Overview
Gemini 3.1 Flash-Lite is Google's fastest and lowest-cost member of the Gemini 3 family, built for high-volume, latency-sensitive jobs such as translation, classification, and large-scale summarisation. It is a natively multimodal reasoning model based on Gemini 3 Pro, accepting text, image, audio, and video input with a 1M-token context window and up to 64K output tokens.
Google launched Gemini 3.1 Flash-Lite in preview on March 3, 2026, and made the GA model (id gemini-3.1-flash-lite) generally available on May 7, 2026; the earlier gemini-3.1-flash-lite-preview endpoint was shut down on May 25, 2026. The model is served through the Gemini API, Google AI Studio, Vertex AI, the Gemini app, and Search AI Overviews.

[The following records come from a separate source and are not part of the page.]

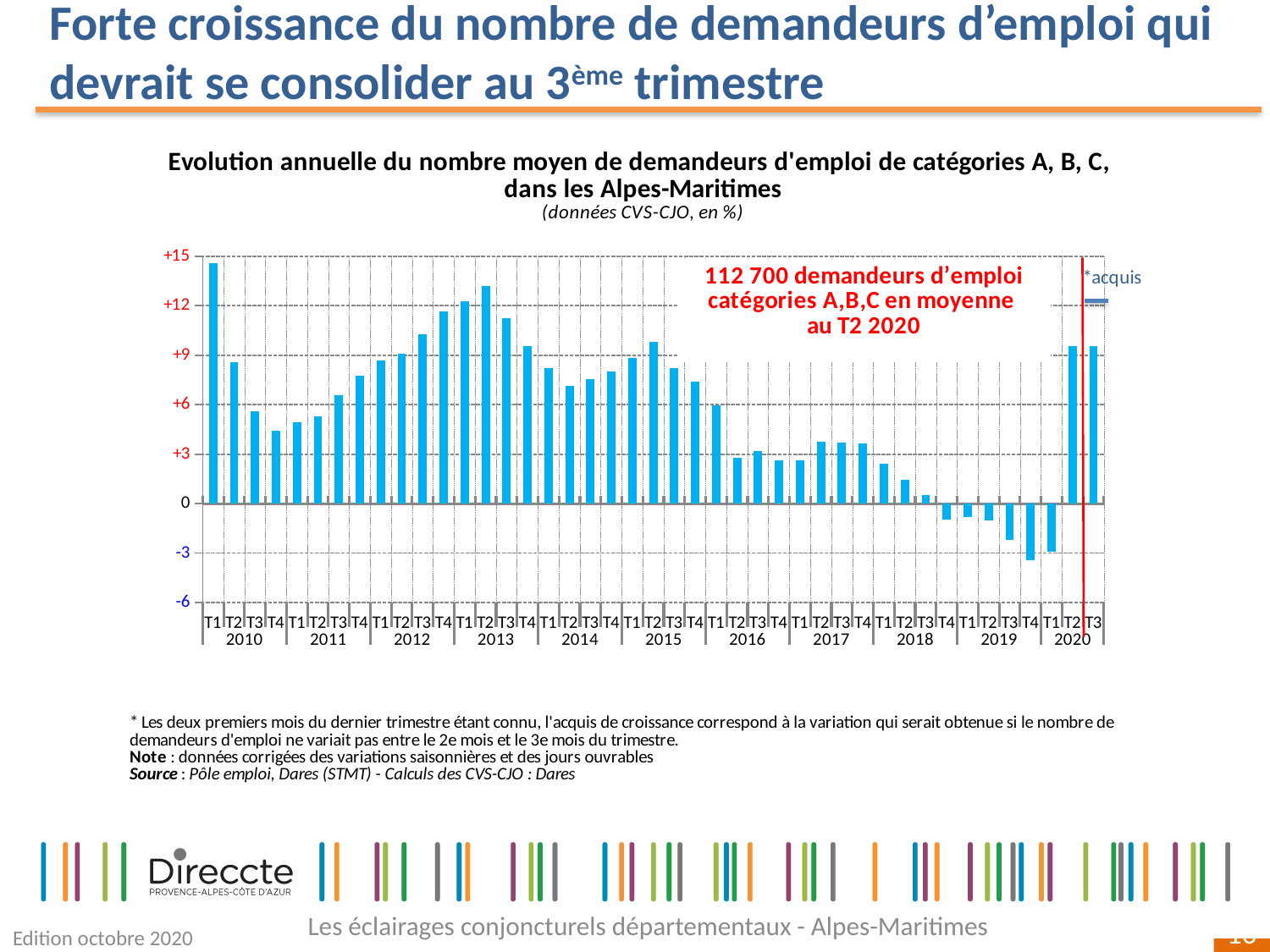
What kind of chart is shown on the slide? bar chart Do the values generally rise or fall from T1 2013 to T4 2019? fall Which quarter has the lowest value in the chart? T4 2019 How many quarterly bars are plotted in the chart? 43 Is the value for T1 2010 greater or less than +12? greater Which is larger, the value for T1 2010 or the value for T1 2013? T1 2010 Is the value for T2 2020 greater or less than +6? greater According to the annotation on the chart, how many demandeurs d'emploi catégories A,B,C were there on average in T2 2020? 112 700 Is the value for T4 2019 greater or less than 0? less Which is larger, the value for T2 2020 or the value for T2 2019? T2 2020 Which quarter has the highest value in the chart? T1 2010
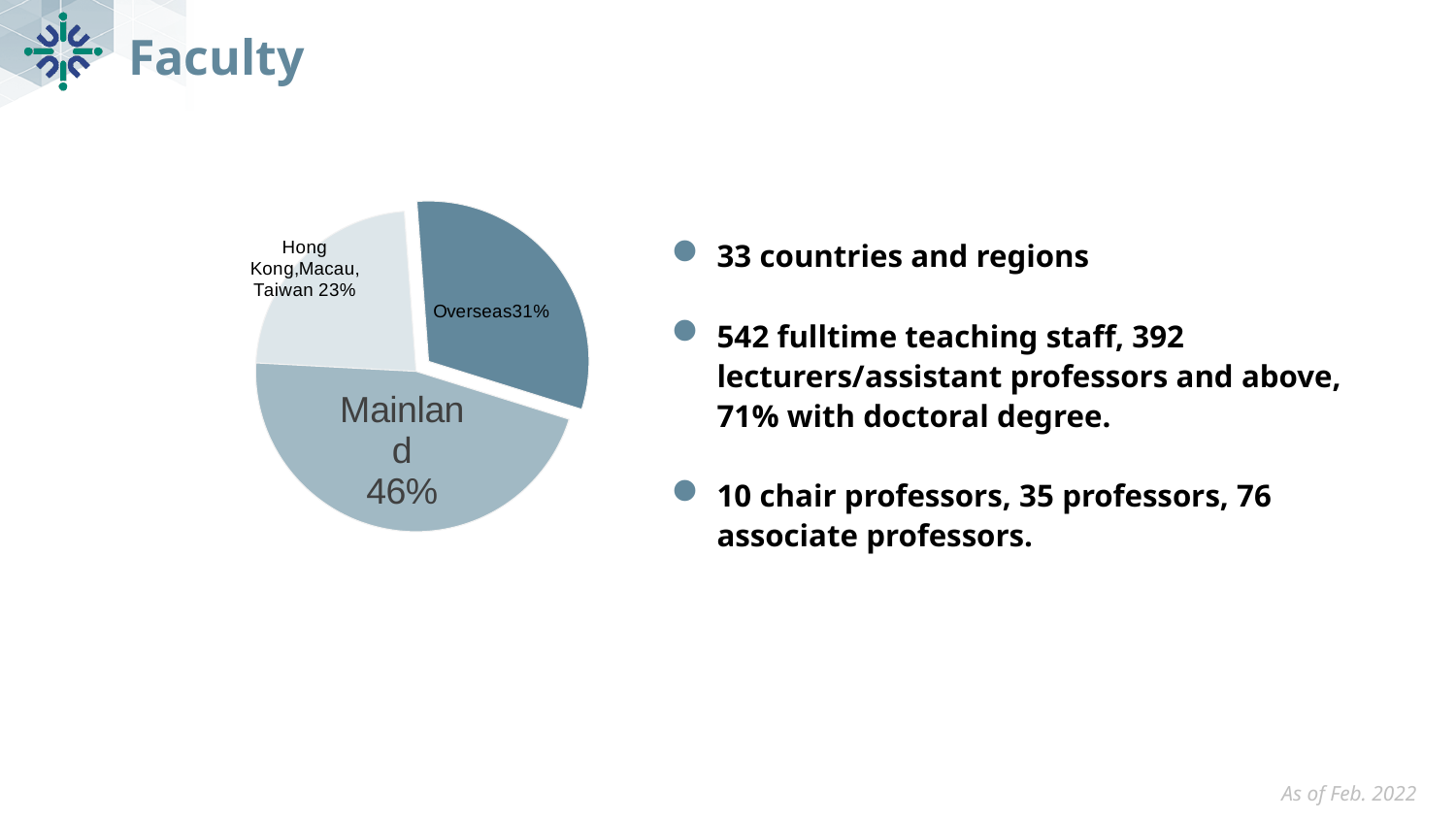
What is the difference in percentage points between the Overseas and Hong Kong, Macau, Taiwan slices? 8 What share of the pie does Mainland represent? 46% Which slice of the pie chart is shown in the darkest colour? Overseas What kind of chart is shown on the slide? pie chart Which slice of the pie chart is the smallest? Hong Kong, Macau, Taiwan How many slices does the pie chart have? 3 What is the difference in percentage points between the Mainland and Overseas slices? 15 What share of the pie does Hong Kong, Macau, Taiwan represent? 23% Which is larger, the Mainland slice or the Overseas slice? Mainland Which slice of the pie chart is the largest? Mainland What share of the pie does Overseas represent? 31% Which is larger, the Overseas slice or the Hong Kong, Macau, Taiwan slice? Overseas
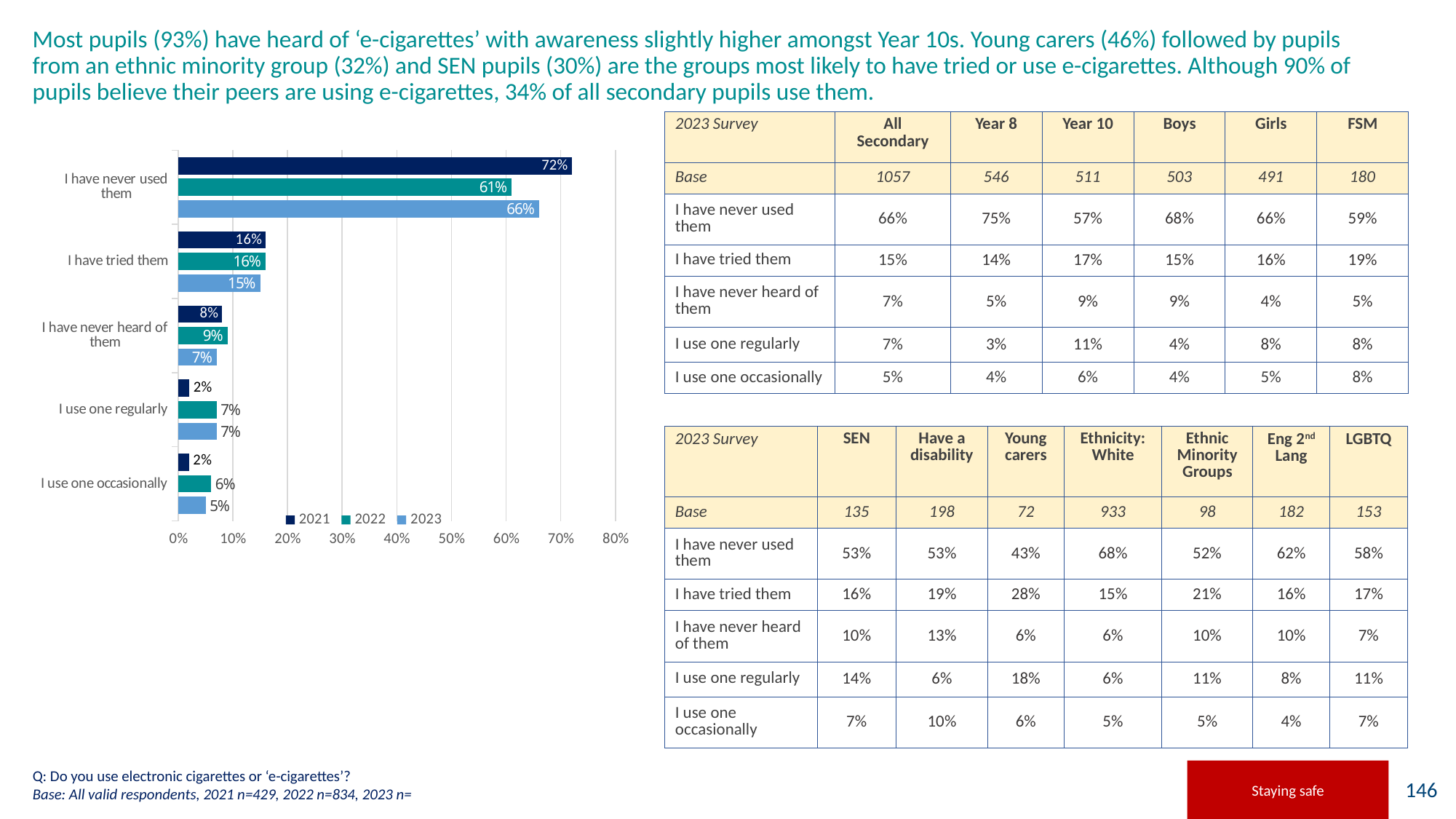
How many categories are shown on the chart? 5 How many series does the chart legend list? 3 What is the difference between the 2021 and 2022 values for 'I have never used them'? 11% What is the 2022 value for 'I use one occasionally'? 6% What kind of chart is shown on the slide? bar chart Which is larger: the 2021 value for 'I use one regularly' or the 2023 value for 'I use one regularly'? 2023 What is the 2023 value for 'I have tried them'? 15% Which category has the highest 2023 value? I have never used them Is the 2022 value for 'I have never used them' greater or less than 50%? greater What is the 2021 value for 'I have never used them'? 72% Which series is shown in the lightest blue colour in the chart? 2023 Which category has the lowest 2022 value? I use one occasionally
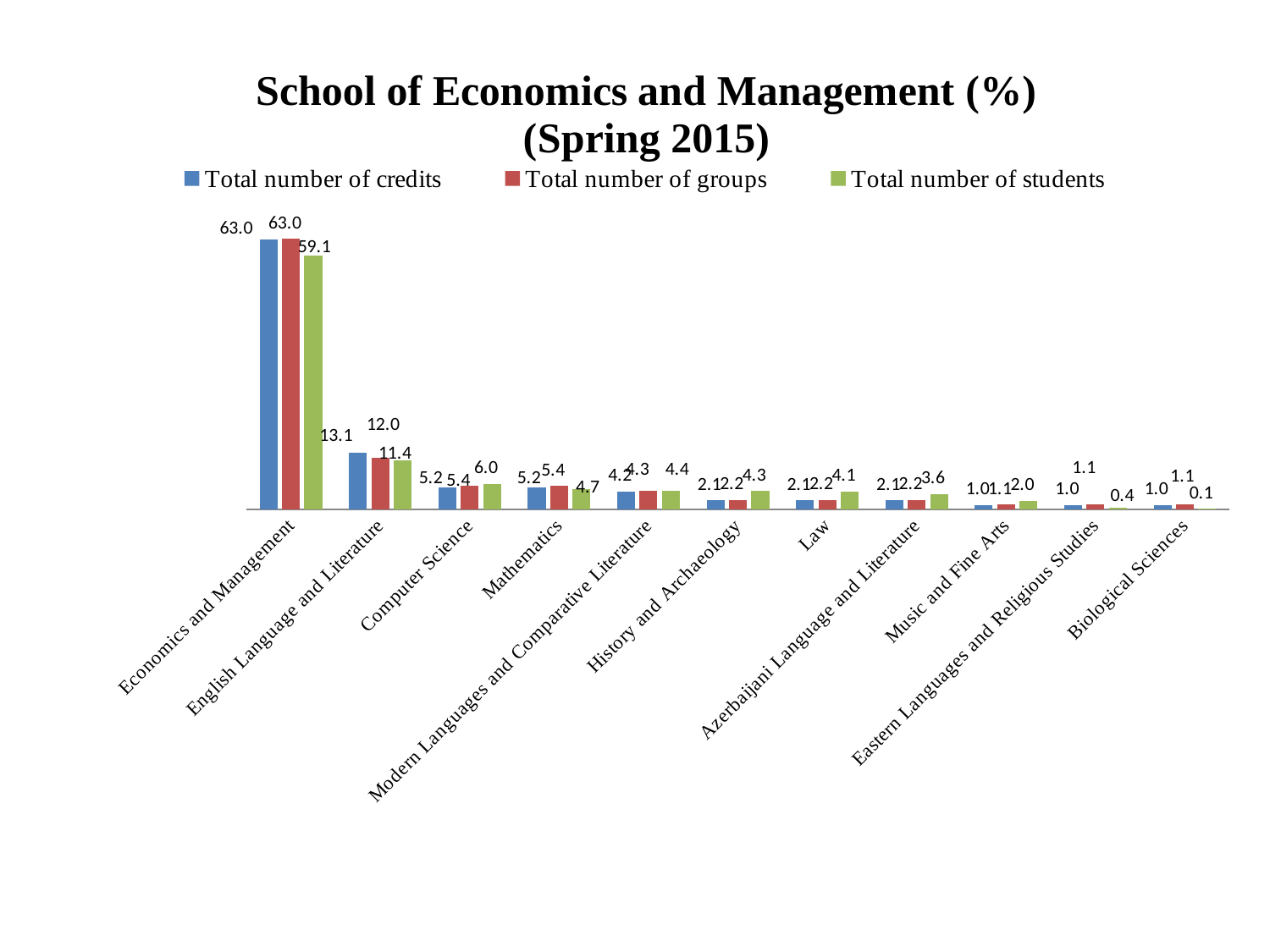
Which is larger for English Language and Literature: Total number of credits or Total number of students? Total number of credits What kind of chart is shown on the slide? Bar chart What is the Total number of students value for Economics and Management? 59.1 How many series does the legend list? 3 What is the difference between the Total number of credits and the Total number of students for Economics and Management? 3.9 Which category has the lowest Total number of students? Biological Sciences What is the Total number of groups value for Mathematics? 5.4 How many categories are shown on the x axis? 11 What is the Total number of students value for Biological Sciences? 0.1 Which category has the highest Total number of credits? Economics and Management What is the Total number of credits value for English Language and Literature? 13.1 What is the Total number of students value for Computer Science? 6.0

Despite the low price, Google positions Flash-Lite as a capable model: at launch it reported the top score across six of the benchmarks Google used to compare it with GPT-5 mini and Claude 4.5 Haiku. It also runs noticeably faster than the previous generation — Google cites roughly 45% higher overall generation speed and a time-to-first-token about 2.5x shorter than Gemini 2.5 Flash.
| Released | 2026-03-03 |
|---|---|
| License | Proprietary |
| Weights | API only |
| Parameters | Undisclosed |
| Context | 1M |
| Max output | 64K |
| Architecture | Built on Gemini 3 Pro; natively multimodal reasoning model |
| Knowledge cutoff | Jan 2025 |
| Modalities | Text, Vision, Audio, Video |
| Status | Generally available |
Benchmarks
- GPQA Diamond86.9%
- MMMLU88.9%
- MMMU-Pro76.8%
- LiveCodeBench72%
- Video-MMMU84.8%
- Humanity's Last Exam16%
Scores on a 0–100 scale (25-point gridlines); higher is better. Each benchmark links to its published source.
Pricing
| Input | $0.25 / 1M tokens |
|---|---|
| Cached input | $0.025 / 1M tokens |
| Output | $1.50 / 1M tokens |
Standard tier, text/image/video; audio input is $0.50/1M. Context-cache storage $1.00/1M tokens per hour.
Strengths
- Very low cost at $0.25 input / $1.50 output per million tokens, aimed at intelligence per dollar
- Fast: ~363 tokens/second output, ~45% faster generation and ~2.5x shorter time-to-first-token vs Gemini 2.5 Flash
- 1M-token context window for long documents and large multimodal prompts
- Natively multimodal — accepts text, image, audio, and video input
- Strong reasoning for its tier: 86.9% on GPQA Diamond and 88.9% on MMMLU
Best for
- Reach for it for high-volume, cost-sensitive workloads like translation, classification, and tagging.
- Reach for it when you need low latency and fast first-token response in user-facing apps.
- Reach for it to process long or multimodal inputs (audio/video/images) cheaply within a 1M-token window.
How to access
| Provider | Model ID |
|---|---|
| Google Gemini API ↗ | gemini-3.1-flash-lite |
| Google Cloud Vertex AI ↗ | gemini-3.1-flash-lite |
Gemini Flash-Lite — every version
The full lineage of the Gemini Flash-Lite line, newest first. Every version has its own page — click any to compare specs, benchmarks and pricing.
| Version | Released | Context | License |
|---|---|---|---|
| Gemini 3.1 Flash-Litecurrent | 2026-03-03 | — | Proprietary |
| Gemini 2.5 Flash-Lite | 2025-06-17 | — | Proprietary |
| Gemini 2.0 Flash-Lite | 2025-02-01 | — | Proprietary |
| Gemini 1.5 Flash-8B | 2024-10-03 | — | Proprietary |
FAQ
How much does Gemini 3.1 Flash-Lite cost?
On the standard paid tier of the Gemini API, Gemini 3.1 Flash-Lite costs $0.25 per million input tokens (text/image/video) and $1.50 per million output tokens. Audio input is $0.50 per million tokens, and cached text/image/video input is $0.025 per million.
What is the context window of Gemini 3.1 Flash-Lite?
Gemini 3.1 Flash-Lite has a 1 million-token context window and can generate up to 64,000 output tokens. It accepts text, image, audio, and video input.
When was Gemini 3.1 Flash-Lite released?
Google launched Gemini 3.1 Flash-Lite in preview on March 3, 2026. The generally available model id gemini-3.1-flash-lite shipped on May 7, 2026, and the preview endpoint was shut down on May 25, 2026.
How fast is Gemini 3.1 Flash-Lite compared with Gemini 2.5 Flash?
Google reports about 45% higher overall generation speed and a time-to-first-token roughly 2.5x shorter than Gemini 2.5 Flash, with output around 363 tokens per second.